Corsa all’oro senza sosta, è questa la tendenza degli ultimi anni verso il prezioso metallo giallo che si conferma il bene rifugio per eccellenza.
Una richiesta continua senza interruzioni che dall’epoca della guerra dei dazi tra Cina ed Usa è divenuta ancora più pressante dando il via ad aumento del prezzo dell’oro che in alcuni momenti è riuscito a raggiungere ed in alcuni casi a superare il massimo storico.
La corsa all’oro vede come protagonisti investitori istituzionali e privati che in balia delle continua crisi e del pericolo inflazione vedono nel prezioso metallo giallo un porto sicuro dove assicurare il valore delle proprie riserve finanziarie.
L’oro oltre ad essere il bene rifugio per eccellenza è anche il migliore metodo alternativo alle valute fiat, tanto che è facilmente monetizzabile anche quando si tratta di oro fisico.
Basta recarsi presso una attività come questo compro oro Firenze per monetizzare al meglio il valore dell’oro in base alla quotazione oro del momento.
Per assurdo i momenti in cui ci si rivolge di più ad attività che acquistano oro fisico sono gli stessi in cui investitori e risparmiatori avveduti e consapevoli tendono ad acquistarlo per difendersi dalle conseguenze delle congiunture economiche negative.
Chi vende oro durante le crisi economiche ed i periodi di alta inflazione è spinto solitamente da una mancanza di liquidità impellente.

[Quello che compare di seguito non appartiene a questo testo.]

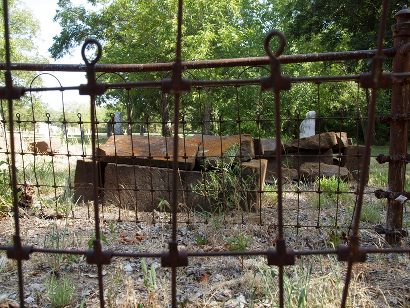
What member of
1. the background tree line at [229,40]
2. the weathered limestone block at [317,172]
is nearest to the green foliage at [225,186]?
the weathered limestone block at [317,172]

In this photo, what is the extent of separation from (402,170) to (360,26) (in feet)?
39.9

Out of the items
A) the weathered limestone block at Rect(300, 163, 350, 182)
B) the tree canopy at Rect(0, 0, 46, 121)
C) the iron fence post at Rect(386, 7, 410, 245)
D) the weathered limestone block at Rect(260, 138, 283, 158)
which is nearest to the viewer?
the iron fence post at Rect(386, 7, 410, 245)

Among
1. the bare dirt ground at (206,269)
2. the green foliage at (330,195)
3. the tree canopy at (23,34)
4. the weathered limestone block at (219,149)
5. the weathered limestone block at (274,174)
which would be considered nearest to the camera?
the bare dirt ground at (206,269)

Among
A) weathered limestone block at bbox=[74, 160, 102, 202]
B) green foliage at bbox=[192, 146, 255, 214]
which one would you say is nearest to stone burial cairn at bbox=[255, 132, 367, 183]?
green foliage at bbox=[192, 146, 255, 214]

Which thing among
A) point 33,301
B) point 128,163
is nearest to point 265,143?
point 128,163

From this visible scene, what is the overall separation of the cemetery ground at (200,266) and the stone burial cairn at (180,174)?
172mm

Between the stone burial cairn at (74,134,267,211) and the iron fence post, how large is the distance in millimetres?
1297

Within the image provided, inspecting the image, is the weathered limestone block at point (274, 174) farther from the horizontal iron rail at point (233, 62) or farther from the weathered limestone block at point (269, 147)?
the horizontal iron rail at point (233, 62)

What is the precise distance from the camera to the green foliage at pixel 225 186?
4.20 meters

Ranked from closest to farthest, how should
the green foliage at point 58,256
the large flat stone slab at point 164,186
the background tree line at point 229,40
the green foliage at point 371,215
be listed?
the green foliage at point 58,256
the green foliage at point 371,215
the large flat stone slab at point 164,186
the background tree line at point 229,40

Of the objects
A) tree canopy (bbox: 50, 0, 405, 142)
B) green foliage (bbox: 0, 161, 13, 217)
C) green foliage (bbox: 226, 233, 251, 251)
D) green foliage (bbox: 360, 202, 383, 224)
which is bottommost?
green foliage (bbox: 360, 202, 383, 224)

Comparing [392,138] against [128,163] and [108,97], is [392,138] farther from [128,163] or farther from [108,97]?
[108,97]

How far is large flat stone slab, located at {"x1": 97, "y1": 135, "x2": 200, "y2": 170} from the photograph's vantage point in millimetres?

Al contrario chi acquista oro ha una quantità di denaro di riserva e si preoccupa di difendere il valore andando a trasformare la valuta in un bene che cresce di valore parallelamente all’inflazione.
Si tratta di due posizioni totalmente opposte con interessi e finalità completamente diverse.
Chi vende oro nei momenti di crisi economica spesso ottiene guadagni che derivano dalle alte quotazioni dell’oro che tendono ad essere maggiori nei momenti di difficile congiuntura economica.
Ottenere soldi e guadagni in momenti di alta inflazione o di grave crisi economica può servire a tamponare situazioni debitorie impellenti ma per quanto riguarda il valore di eventuali risparmi o capitali mantenere riserve finanziarie in valuta fiat equivale ad una perdita di valore secca equiparabile al valore dell’inflazione.